__EXERCICE PROPOSÉ 1__:
D'après le texte sur Jean Dayros, quel était le vrai nom de cet auteur ?
__EXERCICE PROPOSÉ 2__:
Recopiez mot pour mot le passage du texte sur Jean Dayros en commençant par « Les Sept Chrysalides cèdent » et en terminant par « mise au point. ».

__TEXTE À LIRE__:
Eminent spécialiste de l’enquête biobibliographique, fouineur dont les talents ont servi et servent souvent à des nombreux spécialistes de l’histoire littéraire, Patrick Ramseyer, échauffé un peu - par une entorse à la saine méthodologie peut-être - donne ici le fin mot de cette histoire en livrant les pièces définitives du dossier Jean Dayros.
Les Sept Chrysalides cèdent donc le pas devant le Saint Suaire : elles ont livrées leur secret et les lecteurs de l’Alamblog ont la primeur de la révélation…




La Véritable identité de Jean Dayros
Suite de l’épisode précédent, en trois actes

Nous avons lu avec attention l’apparente mise au point donnée par Henri Bordillon dans L’Oeil bleu, sous le titre « Tombeau pour Jean Dayros » (1), et censée éclaircir/mettre un terme à la polémique qui, en l’an 2002, avait opposé le Collège de Pataphysique aux éditions Fornax (en la personne de Christian Laucou), à propos de la paternité – et de la réédition – de certaines Chrysalides de l’extase (2). Témoin aux premières loges de l’aventure, j’aimerais à mon tour faire une mise au point.
Il y a quelques années, Christian Laucou préparant la réédition de Mes états d’âme ou Les sept chrysalides de l’extase, m’avait demandé des renseignements sur un certain Jean Dayros, « inconnu au bataillon ». Après quelques recherches, je réussis à lui faire parvenir deux notices, à savoir : une notice tirée de l’ Anthologie littéraire des P.T.T. de 1934 (3), et la notice du dictionnaire bio-bibliographique intitulé 800 auteurs. Dix siècles d’écriture en Tarn-et-Garonne, publié en 1992 (4).

JEAN DAYROS
M. Jean Dayros, de son vrai nom Paul Colombié, né à Mazamet le 30 juin 1864, fut Président de l’Association des fonctionnaires de l’Admimistration centrale.
Jean Dayros fréquenta avec assiduité les milieux littéraires. Il y rencontra les grands poètes de l’époque : Paul Verlaine, Jean Moréas, Laurent Tailhade, P.-J. Toulet, A1fred Jarry, Jean de Tinan. Il collabora à La Plume, à l’Ermitage et au Courrier français. On le vit également aux soirées de La Plume, du Procope et du Chat noir. Ses poèmes parurent dans : La France nouvelle, La Petite République, La Lanterne, La Nation, L’Observateur français, etc.
Signalons pour terminer que M. Jean Dayros fut Secrétaire général de La Boîte aux Lettres, sous la présidence d’Albert Cim, Edouard Estaunié et Charles Saunier.

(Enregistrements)
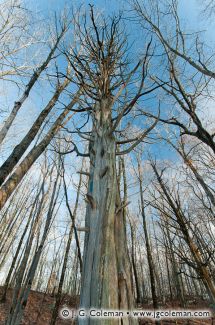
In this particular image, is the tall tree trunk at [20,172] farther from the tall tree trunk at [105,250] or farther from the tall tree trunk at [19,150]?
the tall tree trunk at [105,250]

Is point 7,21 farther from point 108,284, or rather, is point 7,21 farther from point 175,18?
point 108,284

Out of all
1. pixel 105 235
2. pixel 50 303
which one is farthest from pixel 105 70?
pixel 50 303

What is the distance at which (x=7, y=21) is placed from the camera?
5793mm

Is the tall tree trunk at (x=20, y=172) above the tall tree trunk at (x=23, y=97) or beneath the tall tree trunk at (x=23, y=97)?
beneath

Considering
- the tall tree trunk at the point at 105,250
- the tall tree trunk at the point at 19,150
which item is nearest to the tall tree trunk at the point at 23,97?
the tall tree trunk at the point at 19,150

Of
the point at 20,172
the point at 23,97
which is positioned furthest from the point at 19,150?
the point at 23,97

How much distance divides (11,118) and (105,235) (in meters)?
4.05

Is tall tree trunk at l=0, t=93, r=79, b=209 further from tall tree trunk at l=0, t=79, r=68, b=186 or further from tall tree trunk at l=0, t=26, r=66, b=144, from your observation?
tall tree trunk at l=0, t=26, r=66, b=144

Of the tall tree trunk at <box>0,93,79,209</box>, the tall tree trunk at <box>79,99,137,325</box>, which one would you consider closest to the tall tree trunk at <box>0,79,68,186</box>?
the tall tree trunk at <box>0,93,79,209</box>

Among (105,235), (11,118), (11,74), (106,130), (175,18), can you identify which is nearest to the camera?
(105,235)

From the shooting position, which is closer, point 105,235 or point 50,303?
point 105,235

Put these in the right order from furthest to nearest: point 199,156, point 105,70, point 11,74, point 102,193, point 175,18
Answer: point 199,156 → point 11,74 → point 175,18 → point 105,70 → point 102,193

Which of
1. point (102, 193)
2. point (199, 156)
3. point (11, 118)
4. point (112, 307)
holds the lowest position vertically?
point (112, 307)

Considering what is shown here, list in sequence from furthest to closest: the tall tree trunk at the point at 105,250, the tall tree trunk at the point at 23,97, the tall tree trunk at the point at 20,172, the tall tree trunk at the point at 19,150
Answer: the tall tree trunk at the point at 23,97, the tall tree trunk at the point at 19,150, the tall tree trunk at the point at 20,172, the tall tree trunk at the point at 105,250
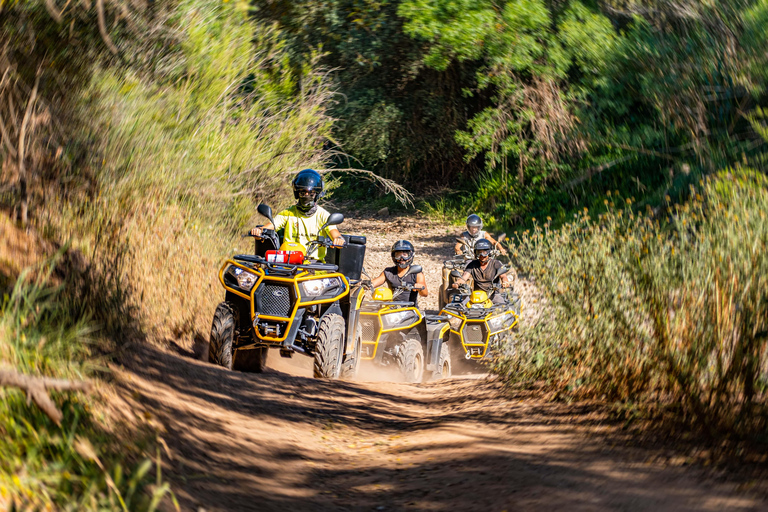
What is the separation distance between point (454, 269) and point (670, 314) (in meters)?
6.63

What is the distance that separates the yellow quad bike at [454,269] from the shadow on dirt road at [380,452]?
4.13m

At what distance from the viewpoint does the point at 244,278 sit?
777 cm

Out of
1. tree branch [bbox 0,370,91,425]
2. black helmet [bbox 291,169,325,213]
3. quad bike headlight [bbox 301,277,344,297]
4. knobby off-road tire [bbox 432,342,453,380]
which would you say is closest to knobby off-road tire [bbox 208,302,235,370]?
quad bike headlight [bbox 301,277,344,297]

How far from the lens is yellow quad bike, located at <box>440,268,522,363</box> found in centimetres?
1021

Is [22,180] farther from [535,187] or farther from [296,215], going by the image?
[535,187]

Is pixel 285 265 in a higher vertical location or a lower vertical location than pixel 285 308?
higher

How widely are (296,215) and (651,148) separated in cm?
1132

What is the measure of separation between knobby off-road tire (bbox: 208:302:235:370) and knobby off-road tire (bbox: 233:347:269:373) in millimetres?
845

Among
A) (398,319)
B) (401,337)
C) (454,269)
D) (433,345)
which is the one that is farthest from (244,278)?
(454,269)

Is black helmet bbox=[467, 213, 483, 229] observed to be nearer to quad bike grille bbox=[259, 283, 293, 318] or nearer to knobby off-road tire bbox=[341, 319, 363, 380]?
knobby off-road tire bbox=[341, 319, 363, 380]

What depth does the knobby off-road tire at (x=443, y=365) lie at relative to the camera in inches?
402

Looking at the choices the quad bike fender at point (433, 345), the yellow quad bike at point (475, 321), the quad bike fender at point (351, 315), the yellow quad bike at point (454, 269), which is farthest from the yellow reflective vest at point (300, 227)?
the yellow quad bike at point (454, 269)

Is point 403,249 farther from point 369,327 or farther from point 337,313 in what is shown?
point 337,313

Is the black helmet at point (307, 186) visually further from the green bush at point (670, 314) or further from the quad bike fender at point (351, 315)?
the green bush at point (670, 314)
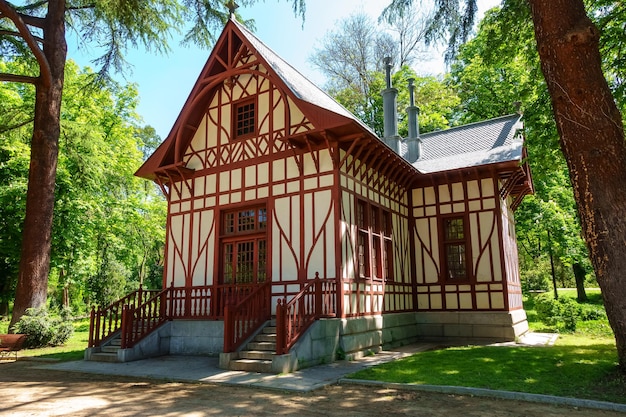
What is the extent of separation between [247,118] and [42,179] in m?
7.17

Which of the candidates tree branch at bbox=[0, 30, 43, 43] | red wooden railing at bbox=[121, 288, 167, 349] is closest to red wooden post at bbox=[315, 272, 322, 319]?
red wooden railing at bbox=[121, 288, 167, 349]

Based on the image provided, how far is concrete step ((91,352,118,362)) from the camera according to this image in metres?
10.8

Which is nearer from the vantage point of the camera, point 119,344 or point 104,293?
point 119,344

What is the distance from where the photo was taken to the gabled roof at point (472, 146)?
46.2 ft

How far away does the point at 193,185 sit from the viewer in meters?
13.7

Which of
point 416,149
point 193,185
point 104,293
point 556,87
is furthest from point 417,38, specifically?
point 104,293

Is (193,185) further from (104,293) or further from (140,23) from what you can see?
(104,293)

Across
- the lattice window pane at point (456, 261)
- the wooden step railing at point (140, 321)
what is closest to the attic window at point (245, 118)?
the wooden step railing at point (140, 321)

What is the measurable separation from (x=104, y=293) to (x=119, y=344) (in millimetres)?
16035

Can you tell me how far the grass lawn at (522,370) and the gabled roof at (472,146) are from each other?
19.0 feet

__CORRIGÉ 1__:
Paul Colombié.

__CORRIGÉ 2__:
Les Sept Chrysalides cèdent donc le pas devant le Saint Suaire : elles ont livrées leur secret et les lecteurs de l’Alamblog ont la primeur de la révélation…




La Véritable identité de Jean Dayros
Suite de l’épisode précédent, en trois actes

Nous avons lu avec attention l’apparente mise au point donnée par Henri Bordillon dans L’Oeil bleu, sous le titre « Tombeau pour Jean Dayros » (1), et censée éclaircir/mettre un terme à la polémique qui, en l’an 2002, avait opposé le Collège de Pataphysique aux éditions Fornax (en la personne de Christian Laucou), à propos de la paternité – et de la réédition – de certaines Chrysalides de l’extase (2). Témoin aux premières loges de l’aventure, j’aimerais à mon tour faire une mise au point.